"Ik ben vooral heel blij dat 2021 beter begonnen is dan 2020", lacht ze. "Ik denk dat ik de eerste amazone ben die erin slaagt om zich voor dezelfde Spelen twee keer te kwalificeren en bovendien ben ik de eerste amazone ooit die voor Sri-Lanka naar het grootste sportevent van het jaar mag. Over een record gesproken", gaat ze verder. "Ik ben erg trots dat ik Sri-Lanka mag vertegenwoordigen. Ik werd daar geboren maar werd als baby geadopteerd waardoor ik in Zweden terecht kwam. Ik ben altijd erg gelukkig geweest is Zweden maar toen ik 18 was, besloot ik toch op zoek te gaan naar mijn roots en mijn familie. Eenmaal in Sri-Lanka aangekomen, werd ik helemaal verliefd op het land. De stranden, de mensen, de fauna en flora, ... Ik denk niet dat iemand die ooit in Sri-Lanka is geweest mij zal tegenspreken als ik zou zeggen dat het bijna te mooi is om waar te zijn".

Chopin

"Chopin is echt mijn 'partner in crime'", vertelt de amazone over haar Olympisch paard. "Ik ben er vast van overtuigd dat hij denkt dat ik de beste ruiter van de wereld ben (lacht). Hij is geboren bij mijn thuis en ik ben eigenlijk de enige ruiter die hem ooit op wedstrijd heeft uitgebracht. We kennen elkaar dus door en door. Als je een paard koopt dat onder een hele goede ruiter heeft gesprongen, denk ik dat dat paard soms denkt 'wat is ze eigenlijk allemaal aan het doen' (lacht). Hij doet alles voor mij en als mijn afstand eens niet helemaal juist is, denkt hij waarschijnlijk dat die afstand al van het begin in mijn hoofd zat. Hij vergeeft mij veel (lacht opnieuw). Nee, ik weet dat hij het echt verdient om naar de Olympische Spelen te gaan: hij gelooft misschien dat ik de beste ruiter ter wereld ben maar ik weet dat hij één van de beste paarden ter wereld is". 

Olympische droom

"Ondanks de moeilijke voorbereiding, kijk ik er enorm naar uit om naar de Spelen te gaan. Ik merk wel hoe moeilijk het is om zonder federatie alles in orde te brengen. In normale omstandigheden kunnen ruiters terugvallen op hun federatie die vrijwel alle papierwerk in orde brengt. In Sri-Lanka is dat uiteraard niet zo. Ik ben volledig op mijzelf aangewezen en dat brengt misschien wat extra druk met zich mee. Toch zijn er ook voordelen aan verbonden: ik mocht bijvoorbeeld de nationale outfit kiezen, want die hadden we nog niet. Ik hoop dat ik het erg goed zal doen op de Spelen en zo andere ruiters uit Azië kan motiveren om ook te starten met rijden. Ik wil hen tonen dat niets onmogelijk is. Ik wilde dit zo graag dat ik ondanks alle tegenslagen niet heb opgegeven en ik hoop dat ik in Tokio ook de vruchten van zal plukken". 

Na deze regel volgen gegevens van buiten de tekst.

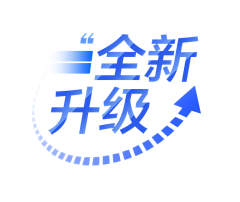 “全新升级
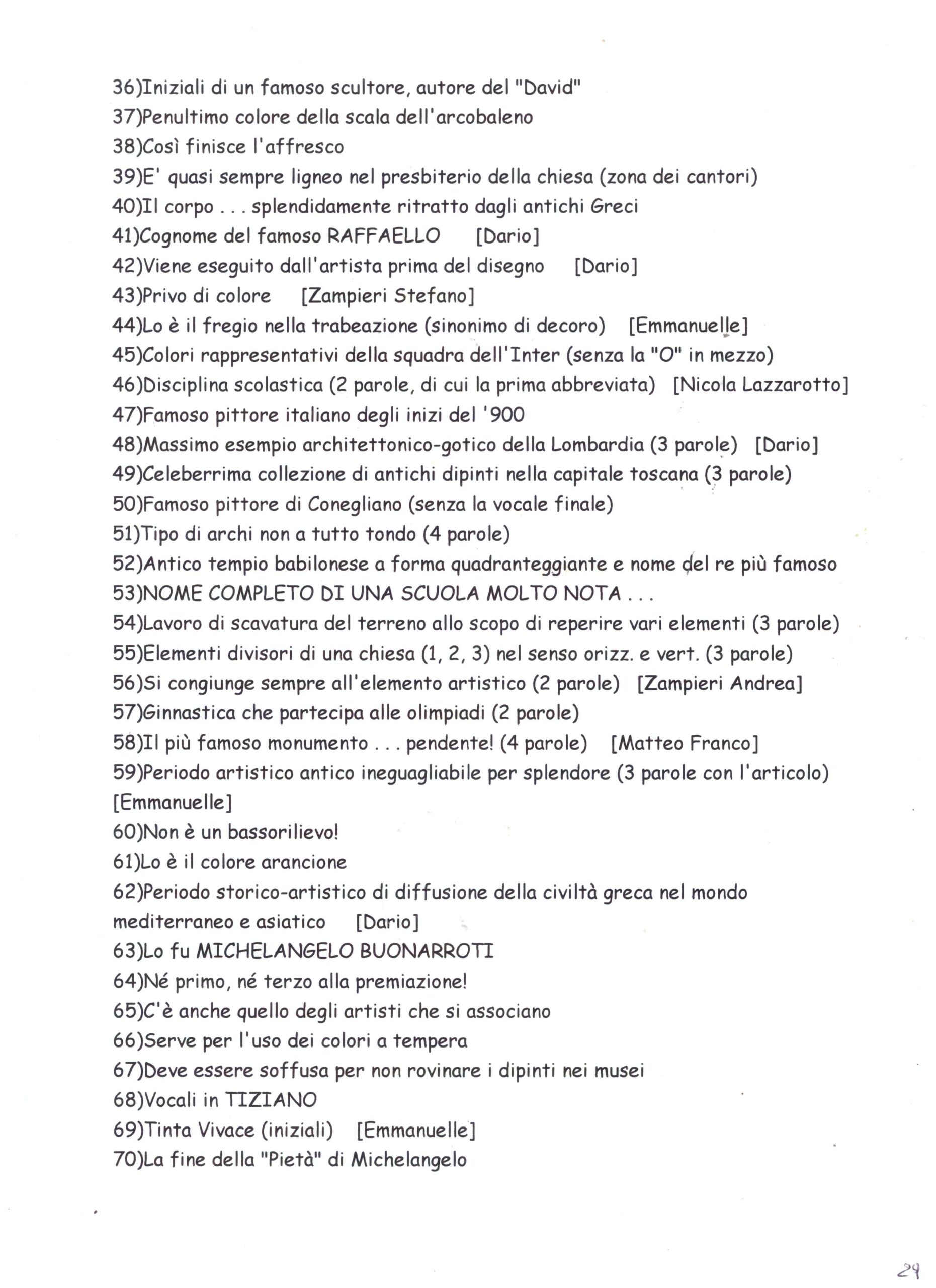 36)Iniziali di un famoso scultore, autore del "David"
37)Penultimo colore della scala dell'arcobaleno
38)Così finisce l'affresco
39)E' quasi sempre ligneo nel presbiterio della chiesa (zona dei cantori)
40)Il corpo . . . splendidamente ritratto dagli antichi Greci
41)Cognome del famoso RAFFAELLO [Dario]
42)Viene eseguito dall'artista prima del disegno [Dario]
43)Privo di colore [Zampieri Stefano]
44)Lo è il fregio nella trabeazione (sinonimo di decoro) [Emmanuelle]
45)Colori rappresentativi della squadra dell'Inter (senza la "O" in mezzo)
46)Disciplina scolastica (2 parole, di cui la prima abbreviata) [Nicola Lazzarotto]
47)Famoso pittore italiano degli inizi del '900
48)Massimo esempio architettonico-gotico della Lombardia (3 parole) [Dario]
49)Celeberrima collezione di antichi dipinti nella capitale toscana (3 parole)
50)Famoso pittore di Conegliano (senza la vocale finale)
51)Tipo di archi non a tutto tondo (4 parole)
52)Antico tempio babilonese a forma quadranteggiante e nome del re più famoso
53)NOME COMPLETO DI UNA SCUOLA MOLTO NOTA . . .
54)Lavoro di scavatura del terreno allo scopo di reperire vari elementi (3 parole)
55)Elementi divisori di una chiesa (1, 2, 3) nel senso orizz. e vert. (3 parole)
56)Si congiunge sempre all'elemento artistico (2 parole) [Zampieri Andrea]
57)Ginnastica che partecipa alle olimpiadi (2 parole)
58)Il più famoso monumento . . . pendente! (4 parole) [Matteo Franco]
59)Periodo artistico antico ineguagliabile per splendore (3 parole con l'articolo) [Emmanuelle]
60)Non è un bassorilievo!
61)Lo è il colore arancione
62)Periodo storico-artistico di diffusione della civiltà greca nel mondo mediterraneo e asiatico [Dario]
63)Lo fu MICHELANGELO BUONARROTI
64)Né primo, né terzo alla premiazione!
65)C'è anche quello degli artisti che si associano
66)Serve per l'uso dei colori a tempera
67)Deve essere soffusa per non rovinare i dipinti nei musei
68)Vocali in TIZIANO
69)Tinta Vivace (iniziali) [Emmanuelle]
70)La fine della "Pietà" di Michelangelo

29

"De voorbereiding is natuurlijk niet optimaal. Ik spring dit weekend mijn eerste CSI5* wedstrijd na de Coronastop. Ik denk dat de Amerikanen misschien een voordeel zullen hebben tijdens de Spelen omdat zij wel bijna constant op hoger niveau konden blijven springen. Wat de Europese ruiters betreft: we zitten allemaal in dezelfde situatie, ik ben al erg blij dat ik dit weekend weer op het hoogste niveau kan meedraaien. Mijn 'road to Tokio' is nu echt begonnen en ik ben vastbesloten om mijn geboorteland trots te maken", besluit ze.